Je l'ai regardé, défiant. Je n'avais pas apprécié notre discussion sur les Eagles, dans laquelle on m'avait laissé peu d'arguments, alors l'idée d'une éventuelle revanche me plaisait.

-Comptez.

-Trouver une chanson qui symbolise mon photographe.

-Votre photographe ?

-Oui. Je suppose que, si vous voulez réussir le cours, vous avez fait des recherches sur Slim Aarons et Dorothea Lange.

Je me suis souvenu de sa devinette sur Calafia et le mari de Dorothea Lange. Il était clair qu'il les avait tous deux étudiés en profondeur. Pour ma part, je m'étais perdue dans les histoires d'animaux africains et de leur déesse californienne, si bien que ma connaissance de Slim Aarons se résumait aux livres que j'avais empruntés à la bibliothèque et que je n'avais pas encore pu lire. Je savais qu'il s'était consacré à la photographie de la grande vie des plus puissants d'Amérique, mais pas grand-chose d'autre.

OK", ai-je dit, et j'ai commencé à tourner le cadran de la radio.

***

Comment as-tu fait pour t'en sortir ? - m'a demandé Sofía.

-C'est une coïncidence, mais la chanson parfaite est arrivée. Joaquín, laisse-moi jouer la chanson dont je parle.

J'ai pris l'ordinateur qui était relié au haut-parleur et j'ai cherché les plus grands succès d'Elvis Presley.

*** 

"La gloire et la fortune
Comme ils peuvent être vides
Mais quand je te tiens dans mes bras
Pour moi, c'est le paradis".
"La gloire et la fortune,
à quel point ils peuvent être vides.
Mais quand je te tiens dans mes bras
J'ai l'impression d'être au paradis". 

 

Celui-là ! - criai-je, faisant sursauter Max. Cela faisait près d'une demi-heure que je changeais de station, impatient de trouver une chanson pour relever son défi.

Max lève un instant les mains du volant et m'applaudit.

-Enfin ! - me dit-il. - Je commençais à perdre espoir - et patience !

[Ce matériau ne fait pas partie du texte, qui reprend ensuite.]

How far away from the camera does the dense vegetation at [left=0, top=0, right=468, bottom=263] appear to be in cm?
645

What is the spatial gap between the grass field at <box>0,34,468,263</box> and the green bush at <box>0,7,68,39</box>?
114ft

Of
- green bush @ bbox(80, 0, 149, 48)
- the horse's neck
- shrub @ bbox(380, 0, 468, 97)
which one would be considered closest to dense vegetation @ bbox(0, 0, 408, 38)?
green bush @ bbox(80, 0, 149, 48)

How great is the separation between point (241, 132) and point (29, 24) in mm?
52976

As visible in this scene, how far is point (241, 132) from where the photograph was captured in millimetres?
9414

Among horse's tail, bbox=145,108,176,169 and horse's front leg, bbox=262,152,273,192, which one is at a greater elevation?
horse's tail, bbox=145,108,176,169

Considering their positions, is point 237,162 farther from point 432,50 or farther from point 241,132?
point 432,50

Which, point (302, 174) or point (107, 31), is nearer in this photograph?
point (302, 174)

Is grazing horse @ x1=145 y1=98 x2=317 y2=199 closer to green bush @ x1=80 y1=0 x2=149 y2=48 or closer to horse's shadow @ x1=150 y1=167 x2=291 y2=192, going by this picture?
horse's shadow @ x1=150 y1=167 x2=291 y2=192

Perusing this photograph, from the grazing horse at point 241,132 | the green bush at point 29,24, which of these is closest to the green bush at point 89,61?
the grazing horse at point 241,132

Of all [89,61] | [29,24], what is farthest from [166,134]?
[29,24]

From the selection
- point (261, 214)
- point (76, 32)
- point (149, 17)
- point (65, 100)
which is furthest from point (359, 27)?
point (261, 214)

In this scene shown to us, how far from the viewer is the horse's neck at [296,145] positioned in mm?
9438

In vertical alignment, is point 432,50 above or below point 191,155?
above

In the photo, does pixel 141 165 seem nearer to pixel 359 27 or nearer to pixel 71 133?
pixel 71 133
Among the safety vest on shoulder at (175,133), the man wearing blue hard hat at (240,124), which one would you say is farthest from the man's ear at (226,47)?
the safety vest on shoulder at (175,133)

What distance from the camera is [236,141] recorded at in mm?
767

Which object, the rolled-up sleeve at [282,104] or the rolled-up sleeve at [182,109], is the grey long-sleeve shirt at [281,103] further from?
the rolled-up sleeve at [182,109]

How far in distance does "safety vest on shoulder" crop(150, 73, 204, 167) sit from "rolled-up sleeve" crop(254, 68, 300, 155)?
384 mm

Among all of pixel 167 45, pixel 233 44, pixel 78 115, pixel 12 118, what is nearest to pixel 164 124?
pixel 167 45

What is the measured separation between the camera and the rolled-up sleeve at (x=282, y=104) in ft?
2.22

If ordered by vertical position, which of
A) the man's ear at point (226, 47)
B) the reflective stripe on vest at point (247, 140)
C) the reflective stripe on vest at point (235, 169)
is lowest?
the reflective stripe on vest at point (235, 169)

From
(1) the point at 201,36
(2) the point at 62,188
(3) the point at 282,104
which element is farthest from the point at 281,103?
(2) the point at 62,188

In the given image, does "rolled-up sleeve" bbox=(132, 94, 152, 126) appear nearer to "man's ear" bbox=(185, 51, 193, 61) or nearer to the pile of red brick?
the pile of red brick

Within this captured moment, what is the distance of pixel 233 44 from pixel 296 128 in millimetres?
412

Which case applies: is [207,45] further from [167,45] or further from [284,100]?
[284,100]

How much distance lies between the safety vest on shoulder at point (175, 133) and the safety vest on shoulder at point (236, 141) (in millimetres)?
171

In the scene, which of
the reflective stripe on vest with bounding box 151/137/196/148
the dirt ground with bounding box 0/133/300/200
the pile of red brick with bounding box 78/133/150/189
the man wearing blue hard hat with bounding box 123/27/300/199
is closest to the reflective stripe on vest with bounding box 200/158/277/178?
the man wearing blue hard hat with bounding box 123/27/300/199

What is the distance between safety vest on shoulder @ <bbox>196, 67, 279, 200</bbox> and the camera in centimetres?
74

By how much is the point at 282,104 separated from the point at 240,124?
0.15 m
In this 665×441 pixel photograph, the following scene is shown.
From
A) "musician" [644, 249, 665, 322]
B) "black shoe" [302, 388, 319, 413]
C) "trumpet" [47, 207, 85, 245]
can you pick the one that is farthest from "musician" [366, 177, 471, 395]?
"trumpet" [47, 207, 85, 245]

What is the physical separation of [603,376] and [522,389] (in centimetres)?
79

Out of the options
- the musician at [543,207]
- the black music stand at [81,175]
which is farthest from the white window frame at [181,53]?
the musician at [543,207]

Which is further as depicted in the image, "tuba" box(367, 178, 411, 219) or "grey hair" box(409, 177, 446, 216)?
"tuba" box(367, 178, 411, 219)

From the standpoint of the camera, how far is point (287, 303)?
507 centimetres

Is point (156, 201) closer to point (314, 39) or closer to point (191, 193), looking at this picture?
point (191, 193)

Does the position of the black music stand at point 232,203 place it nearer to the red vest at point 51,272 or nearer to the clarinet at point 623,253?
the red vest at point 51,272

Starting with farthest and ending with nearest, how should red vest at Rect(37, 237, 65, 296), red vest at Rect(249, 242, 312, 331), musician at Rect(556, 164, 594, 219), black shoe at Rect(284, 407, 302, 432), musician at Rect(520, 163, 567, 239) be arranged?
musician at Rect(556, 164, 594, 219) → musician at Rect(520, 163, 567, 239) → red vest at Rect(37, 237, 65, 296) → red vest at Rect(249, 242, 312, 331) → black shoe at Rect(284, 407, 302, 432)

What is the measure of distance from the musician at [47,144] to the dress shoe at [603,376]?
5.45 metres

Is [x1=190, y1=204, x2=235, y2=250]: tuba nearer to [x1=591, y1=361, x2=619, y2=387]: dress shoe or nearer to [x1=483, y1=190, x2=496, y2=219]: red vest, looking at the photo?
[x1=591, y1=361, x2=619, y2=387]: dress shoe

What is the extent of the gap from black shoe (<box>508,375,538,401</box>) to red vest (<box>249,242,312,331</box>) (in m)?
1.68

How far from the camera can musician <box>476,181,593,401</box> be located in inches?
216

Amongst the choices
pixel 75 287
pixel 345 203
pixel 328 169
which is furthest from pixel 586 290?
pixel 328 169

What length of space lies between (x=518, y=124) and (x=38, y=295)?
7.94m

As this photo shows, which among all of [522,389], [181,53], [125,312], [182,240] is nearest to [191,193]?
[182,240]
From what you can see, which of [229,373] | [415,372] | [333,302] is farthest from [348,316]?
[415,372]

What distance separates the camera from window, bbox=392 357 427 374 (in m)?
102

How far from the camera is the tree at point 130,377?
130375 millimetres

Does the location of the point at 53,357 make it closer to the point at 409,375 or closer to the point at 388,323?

Je l'ai regardé, ne sachant pas si je devais être amusé ou agacé.

-Voyons, si tu es si intelligent, tu me diras une chanson pour mon photographe.

C'est facile", dit-il en appuyant sur la touche "play" du magnétophone de l'autoradio.

*** 

-Je t'avais piégé ! - s'exclame Sofia.

Nous avons tous ri.

C'est vrai, je l'avais piégée", ai-je dit. - Puis je lui ai fait avouer.

-Et quelle était la chanson ? - demanda Joaquín.

*** 

"Les gens disent qu'elle n'existe pas 
Parce que personne ne veut admettre 
Qu'il existe une ville souterraine 
Là où les gens vivent au quotidien 
Hors des déchets et de la décomposition 
sur les déchets de leurs semblables".
"Les gens disent qu'elle n'existe pas
parce que personne ne veut l'admettre.
Mais il existe une ville souterraine
où les gens vivent au quotidien
de déchets et de pourriture
d'autres hommes".  

 

 

Touché. La voix impérieuse de Tracy Chapman a fondu comme du chocolat dans la voiture et le paysage. Mes yeux se sont mis à pleurer, mais je ne pense pas qu'il l'ait vu.

-Je crois que nous avons un gagnant, dit Max avec un demi-sourire.

-Ce n'est pas juste, tu avais tout prévu ! - protestai-je.

-Eh bien, la prochaine fois, tu viendras préparé.

Nous avons ri, nous nous sommes regardés et nous sommes immédiatement retournés de notre côté de l'horizon. La voix de Chapman a couvert ce moment où nous avons tous les deux perdu notre souffle.

Je crois qu'il est temps de changer de conducteur, dis-je au bout d'un moment. -Ça ne vous dérange pas ?

Max arrêta lentement la voiture. En sortant de la voiture, il s'est étiré et s'est réveillé. Je suis allée directement à la place du conducteur. J'avais une idée.

Après avoir roulé pendant un certain temps, nous sommes arrivés à un embranchement. Bien que la route menant à la maison des Kaufmann soit à droite, j'ai pris la sortie de gauche.

Où nous emmènes-tu ? - me demanda Max.

Voyons si tu sais faire des liens", dis-je en l'imitant, et j'appuyai sur l'accélérateur.